__What the task requires__. In the entries that follow, locate the line with "Which of pixel", then restate that line and all later lines exactly as they appear, leaving pictures out.

__Supplied material__.
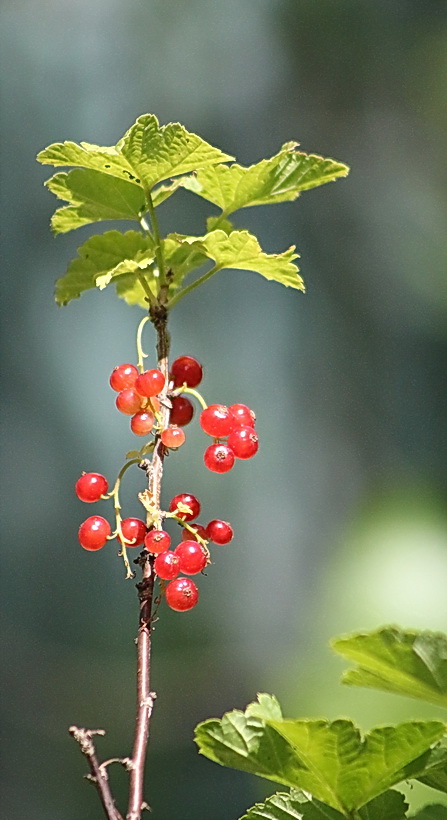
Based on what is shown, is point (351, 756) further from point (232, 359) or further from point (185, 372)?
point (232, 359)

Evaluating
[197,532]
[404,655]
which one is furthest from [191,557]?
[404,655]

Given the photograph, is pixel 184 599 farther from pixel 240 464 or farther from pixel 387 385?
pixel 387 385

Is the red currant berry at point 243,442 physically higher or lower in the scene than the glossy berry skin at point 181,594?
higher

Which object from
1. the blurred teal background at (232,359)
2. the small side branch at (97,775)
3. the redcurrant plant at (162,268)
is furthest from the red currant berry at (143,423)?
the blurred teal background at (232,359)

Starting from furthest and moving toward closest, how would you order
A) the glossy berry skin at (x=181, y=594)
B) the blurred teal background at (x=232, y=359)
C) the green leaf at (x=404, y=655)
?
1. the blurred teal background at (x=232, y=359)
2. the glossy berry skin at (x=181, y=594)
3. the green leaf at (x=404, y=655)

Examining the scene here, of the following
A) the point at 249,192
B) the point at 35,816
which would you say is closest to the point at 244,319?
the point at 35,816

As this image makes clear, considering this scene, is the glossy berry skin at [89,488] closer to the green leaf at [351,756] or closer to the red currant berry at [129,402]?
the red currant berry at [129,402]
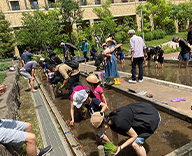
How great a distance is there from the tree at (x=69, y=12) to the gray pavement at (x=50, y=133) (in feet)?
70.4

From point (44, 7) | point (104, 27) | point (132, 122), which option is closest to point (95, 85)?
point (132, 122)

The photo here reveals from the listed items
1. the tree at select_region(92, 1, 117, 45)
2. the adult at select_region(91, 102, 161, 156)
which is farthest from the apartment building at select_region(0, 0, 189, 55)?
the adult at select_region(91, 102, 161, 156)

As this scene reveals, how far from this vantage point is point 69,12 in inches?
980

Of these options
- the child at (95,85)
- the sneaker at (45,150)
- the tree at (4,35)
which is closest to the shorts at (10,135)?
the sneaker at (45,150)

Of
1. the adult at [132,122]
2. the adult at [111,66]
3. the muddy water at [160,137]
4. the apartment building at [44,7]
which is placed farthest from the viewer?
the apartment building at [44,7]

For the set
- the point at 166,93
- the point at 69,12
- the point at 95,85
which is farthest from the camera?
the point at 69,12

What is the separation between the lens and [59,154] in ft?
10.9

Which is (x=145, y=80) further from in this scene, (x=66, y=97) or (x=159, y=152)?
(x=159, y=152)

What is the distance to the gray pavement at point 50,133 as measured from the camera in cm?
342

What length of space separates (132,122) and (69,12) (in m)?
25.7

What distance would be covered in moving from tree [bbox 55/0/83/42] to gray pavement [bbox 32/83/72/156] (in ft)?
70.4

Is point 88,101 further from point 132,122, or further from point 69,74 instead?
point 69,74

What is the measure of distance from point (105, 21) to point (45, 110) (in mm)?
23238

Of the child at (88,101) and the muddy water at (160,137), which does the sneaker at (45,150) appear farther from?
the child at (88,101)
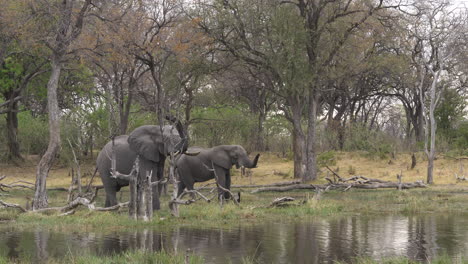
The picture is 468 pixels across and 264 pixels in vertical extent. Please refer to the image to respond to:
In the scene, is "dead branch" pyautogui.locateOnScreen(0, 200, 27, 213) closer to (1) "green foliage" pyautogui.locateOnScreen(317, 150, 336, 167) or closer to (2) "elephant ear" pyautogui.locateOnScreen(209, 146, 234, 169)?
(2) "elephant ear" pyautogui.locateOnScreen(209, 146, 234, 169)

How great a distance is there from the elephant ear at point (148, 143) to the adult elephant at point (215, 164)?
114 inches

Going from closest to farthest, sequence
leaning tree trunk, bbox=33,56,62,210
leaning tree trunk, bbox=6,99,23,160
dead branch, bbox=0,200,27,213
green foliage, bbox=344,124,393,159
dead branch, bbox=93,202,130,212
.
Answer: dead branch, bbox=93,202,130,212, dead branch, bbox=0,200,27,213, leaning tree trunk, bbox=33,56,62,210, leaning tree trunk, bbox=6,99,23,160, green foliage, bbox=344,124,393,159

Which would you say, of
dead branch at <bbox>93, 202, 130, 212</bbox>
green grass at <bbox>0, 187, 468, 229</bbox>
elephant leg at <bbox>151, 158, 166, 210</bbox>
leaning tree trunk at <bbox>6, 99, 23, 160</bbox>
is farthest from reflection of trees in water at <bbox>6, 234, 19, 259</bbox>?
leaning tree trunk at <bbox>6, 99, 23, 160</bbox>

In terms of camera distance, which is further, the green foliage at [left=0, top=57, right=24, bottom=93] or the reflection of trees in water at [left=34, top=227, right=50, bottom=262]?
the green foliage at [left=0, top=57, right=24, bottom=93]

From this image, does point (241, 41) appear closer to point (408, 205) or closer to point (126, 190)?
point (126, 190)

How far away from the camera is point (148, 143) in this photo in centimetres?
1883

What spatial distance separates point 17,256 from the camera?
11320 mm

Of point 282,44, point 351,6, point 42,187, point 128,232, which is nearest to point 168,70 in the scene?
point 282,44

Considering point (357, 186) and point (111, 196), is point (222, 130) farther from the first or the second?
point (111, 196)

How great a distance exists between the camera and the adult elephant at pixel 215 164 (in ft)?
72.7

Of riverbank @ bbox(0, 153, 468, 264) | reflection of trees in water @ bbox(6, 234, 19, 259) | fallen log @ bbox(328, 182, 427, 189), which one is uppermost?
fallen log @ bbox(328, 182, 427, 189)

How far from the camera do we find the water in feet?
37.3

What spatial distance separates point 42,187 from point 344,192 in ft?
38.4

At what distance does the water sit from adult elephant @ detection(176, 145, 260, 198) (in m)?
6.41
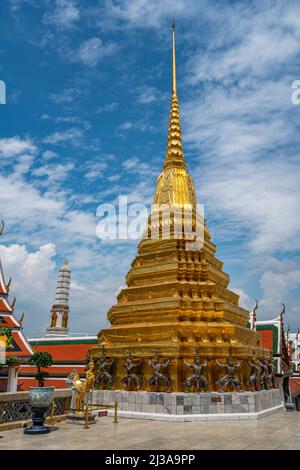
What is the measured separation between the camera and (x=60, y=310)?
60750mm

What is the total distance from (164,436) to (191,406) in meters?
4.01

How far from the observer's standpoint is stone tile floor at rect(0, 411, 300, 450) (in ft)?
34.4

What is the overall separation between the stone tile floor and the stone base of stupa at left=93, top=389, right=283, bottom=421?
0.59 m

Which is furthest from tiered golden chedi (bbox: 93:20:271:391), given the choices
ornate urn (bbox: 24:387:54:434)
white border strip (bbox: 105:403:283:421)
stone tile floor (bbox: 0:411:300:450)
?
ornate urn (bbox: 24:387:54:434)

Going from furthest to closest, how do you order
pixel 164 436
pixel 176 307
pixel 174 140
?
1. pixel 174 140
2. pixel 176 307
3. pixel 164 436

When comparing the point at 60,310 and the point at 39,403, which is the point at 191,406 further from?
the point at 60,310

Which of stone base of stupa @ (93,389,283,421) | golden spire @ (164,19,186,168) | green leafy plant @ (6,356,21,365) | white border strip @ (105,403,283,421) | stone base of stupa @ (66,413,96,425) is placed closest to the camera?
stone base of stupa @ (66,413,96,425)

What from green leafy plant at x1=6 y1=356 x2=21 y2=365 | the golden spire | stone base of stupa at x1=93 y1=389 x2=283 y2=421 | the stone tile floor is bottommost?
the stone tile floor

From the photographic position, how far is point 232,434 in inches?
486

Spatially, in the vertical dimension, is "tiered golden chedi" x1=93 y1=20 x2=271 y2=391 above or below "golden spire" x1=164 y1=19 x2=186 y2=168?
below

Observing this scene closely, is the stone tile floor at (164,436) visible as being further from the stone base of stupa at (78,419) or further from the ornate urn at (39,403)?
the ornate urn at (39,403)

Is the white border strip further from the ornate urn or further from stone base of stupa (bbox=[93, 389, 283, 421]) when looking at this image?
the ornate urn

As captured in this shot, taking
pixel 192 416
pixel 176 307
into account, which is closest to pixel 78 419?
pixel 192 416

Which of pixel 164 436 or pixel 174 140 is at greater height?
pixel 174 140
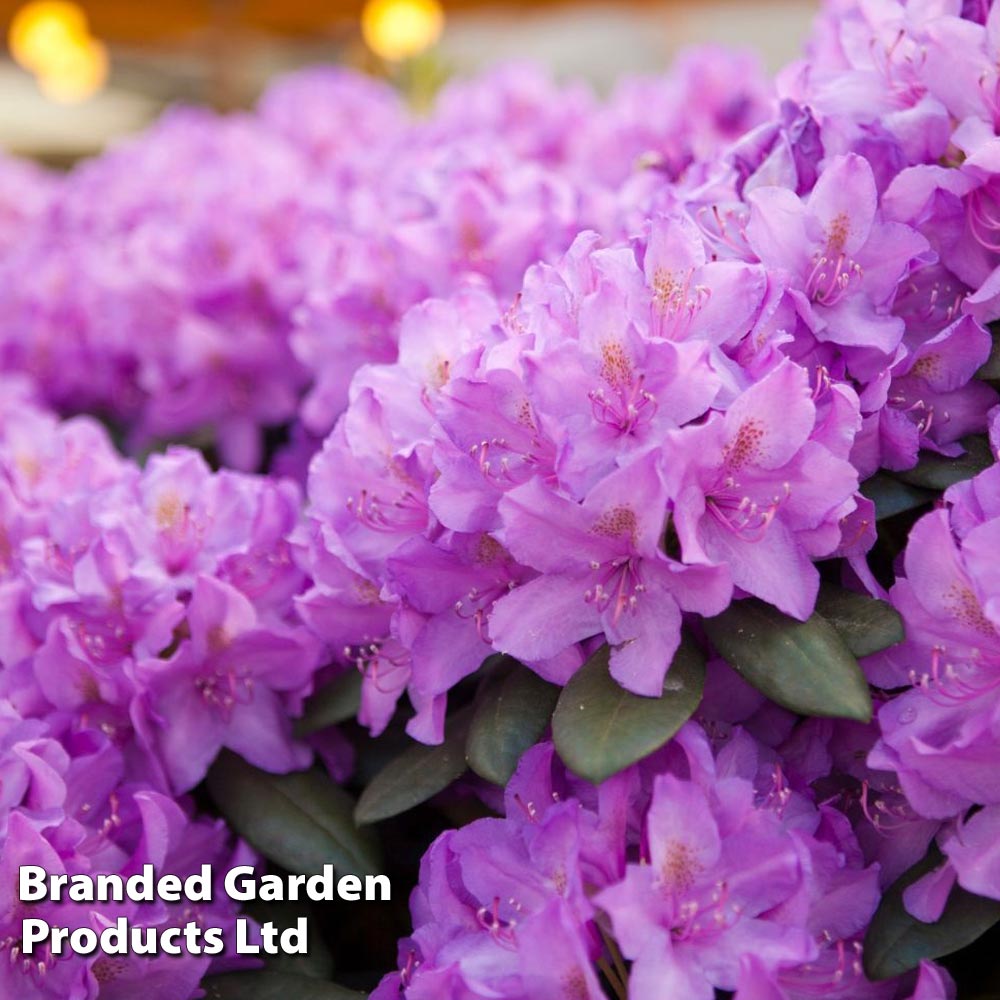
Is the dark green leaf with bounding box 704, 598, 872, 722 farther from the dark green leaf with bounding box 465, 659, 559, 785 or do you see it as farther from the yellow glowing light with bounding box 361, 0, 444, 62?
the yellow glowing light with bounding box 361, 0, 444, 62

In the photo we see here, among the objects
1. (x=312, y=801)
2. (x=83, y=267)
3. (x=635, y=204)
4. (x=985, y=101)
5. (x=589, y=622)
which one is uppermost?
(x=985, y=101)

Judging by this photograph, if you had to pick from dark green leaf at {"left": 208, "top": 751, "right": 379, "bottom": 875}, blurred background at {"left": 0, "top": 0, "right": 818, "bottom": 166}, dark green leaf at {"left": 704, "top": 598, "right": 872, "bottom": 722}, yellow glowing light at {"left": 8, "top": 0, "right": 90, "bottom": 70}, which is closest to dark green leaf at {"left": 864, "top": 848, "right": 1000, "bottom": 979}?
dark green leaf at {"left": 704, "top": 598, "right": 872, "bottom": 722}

__Task output__.
Which of pixel 164 436 or pixel 174 140 is at greater height?
pixel 174 140
Is the dark green leaf with bounding box 704, 598, 872, 722 farther from the dark green leaf with bounding box 465, 659, 559, 785 or do you see it as farther from the yellow glowing light with bounding box 361, 0, 444, 62?
the yellow glowing light with bounding box 361, 0, 444, 62

In the photo we see here, among the objects
1. (x=312, y=801)
2. (x=83, y=267)
3. (x=635, y=204)
4. (x=985, y=101)
5. (x=589, y=622)
which one is uppermost?
(x=985, y=101)

Judging by this photograph, if you had to pick from dark green leaf at {"left": 208, "top": 751, "right": 379, "bottom": 875}, blurred background at {"left": 0, "top": 0, "right": 818, "bottom": 166}, dark green leaf at {"left": 704, "top": 598, "right": 872, "bottom": 722}, yellow glowing light at {"left": 8, "top": 0, "right": 90, "bottom": 70}, which is closest to dark green leaf at {"left": 864, "top": 848, "right": 1000, "bottom": 979}?
dark green leaf at {"left": 704, "top": 598, "right": 872, "bottom": 722}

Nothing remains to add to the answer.